In 2001, Democratic Georgia lawmakers fought to remove Confederate symbols from the state flag. They compromised and agreed to a statute protecting memorials to the Confederate military, along with the U.S. military, thus protecting Stone Mountain’s relief. State Sen. Lester Jackson told Smithsonian magazine that many in the Black Caucus were uncomfortable with the compromise — and that it should later be revisited.

Late last month, young activist Zoe Bambara organized an anti-racism protest calling out the Confederacy’s legacy, in a courtyard in the shadow of the monument, the Atlanta Journal-Constitution reported. And last week, Atlanta law professor George Shepherd published an op-ed calling for the monument’s destruction on CNN.

The process of actually removing the carving would not be simple, though, many have pointed out.

President of the Atlanta Geological Society Ben Bentkowski told the Atlanta Journal-Constitution that using dynamite would work but could create a dangerous hazard. “Removing a gigantic sculpture off the side of a mountain is not a trivial undertaking,” he said.

The former lieutenant governor of Georgia also told the AJC in 2017 that Abrams’ calls for its destruction were inflammatory and, “we should work together to add to our history, not take from it.”


4. As Recently as 2017, the Ku Klux Klan Was Trying to Hold a Public Cross-Burning at Stone Mountain; the Request Was Denied

Klan stone mountain 1948

Creative Commons/Two children wearing Ku Klux Klan robes and hoods stand on either side of Dr. Samuel Green, Ku Klux Klan Grand Dragon, at an initiation ceremony in Atlanta in July 1948.

In May 2017, the Sacred Knights of the Ku Klux Klan submitted a request to the Stone Mountain Memorial Association to hold a “lighting ceremony” at the mountain’s summit, Fox News reported.

The application asked for the ceremony to be held in October, with around 20 participants who wanted to remember the Klan’s historic Stone Mountain revival in 1915.

“We will light our cross and 20 minutes later we’ll be gone,” the application read, according to the Atlanta Journal-Constitution.

A spokesman for Stone Mountain told the outlet that they didn’t want the Klan or any group like it at the park. “This is a family-oriented park,” he said.

A white supremacist rally was previously held on the mountain in 2016, but pro-white demonstrators were outnumbered 10-1 by counter-protesters, CNN reported. Nine people were arrested, including one white supremacist demonstrator who authorities said threw a smoke bomb at riot police.


5. Proponents of Removing the Monument Would Like to See it Replaced With Legendary Atlanta Rap Duo Outkast

Getty-AFP/Attila KisbenedekOutkast — ‘Andre 3000,’ left, and Antwan ‘Big Boi’ Patton — perform in Budapest in 2014.

As the movement to remove Lee, Davis and Jackson from Stone Mountain has gathered steam, a number of petitions have circulated. Most go only so far as to demand that the Confederate heroes’ likenesses be removed.

One that has recently garnered attention, however, doesn’t state that the original carving must go. Instead, its authors say that Atlanta heroes OutKast — Andre “Andre 3000” Benjamin and Antwan “Big Boi” Patton — be added alongside the Confederate carvings.

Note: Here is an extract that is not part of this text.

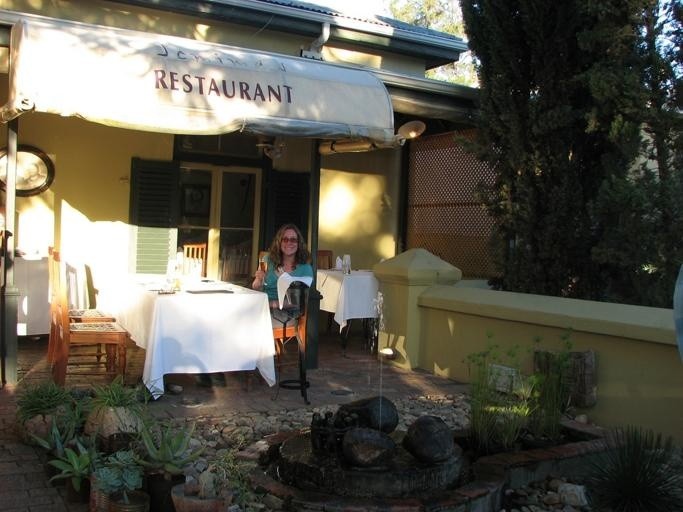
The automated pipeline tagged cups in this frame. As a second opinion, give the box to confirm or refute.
[341,254,351,276]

“I believe that Daddy Fat Sacks and Three Stacks should be carved riding in a Cadillac (as it their wont),” Mack Williams wrote on the petition. “This will help the new carving blend nicely with the Confederates who are on horseback.”

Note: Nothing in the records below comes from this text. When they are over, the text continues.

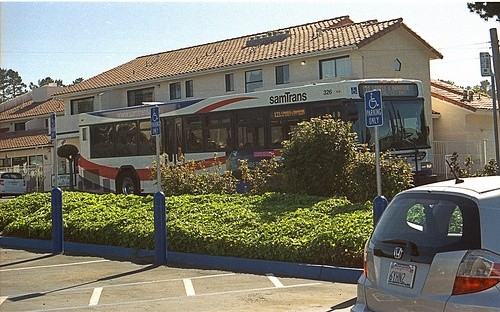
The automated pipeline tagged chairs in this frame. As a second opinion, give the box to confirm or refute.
[207,141,217,151]
[424,214,448,238]
[190,140,201,151]
[3,175,8,178]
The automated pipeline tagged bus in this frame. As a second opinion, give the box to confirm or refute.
[77,78,433,198]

The petition calls Outkast two of the greatest Georgians in history and says it’s long past time the state pays them tribute. It was first circulated in 2015 but has recently gotten more attention, with more than 15,000 signatures.

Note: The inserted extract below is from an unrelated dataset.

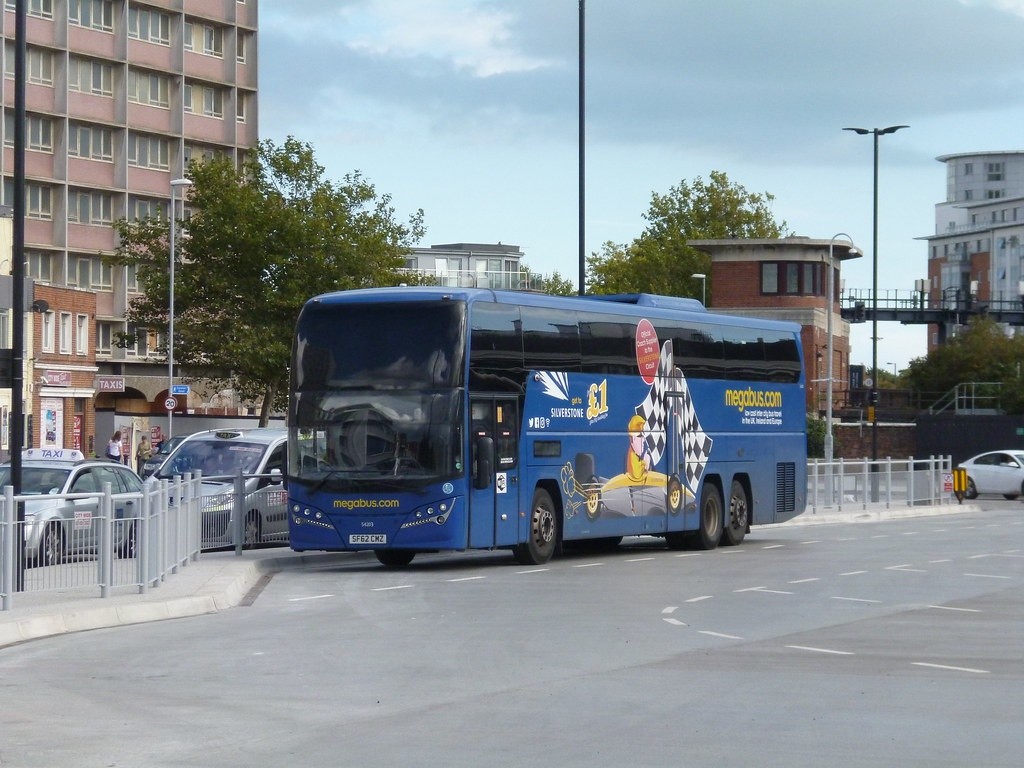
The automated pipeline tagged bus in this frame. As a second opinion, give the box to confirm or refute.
[284,289,808,566]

People on Twitter have resurrected the petition in light of other Confederate monuments coming under fire.

Williams told the New Yorker in 2017 that Big Boi himself called him to endorse the idea.

“I was in Blackshear, Georgia, at my grandmother’s ninetieth-birthday party,” he told the magazine. “I’m, like, ‘I’ve got to step out to talk to Big Boi, Grandmother.’ Big Boi was supernice. He loved the idea. I never did hear anything from André 3000, though.”

The Charlottesville “Unite the Right” rally changed Williams’s mind, however. As he told the New Yorker, “after the events of the last few weeks, I’m thinking we should probably just blow it off the side of the mountain altogether.”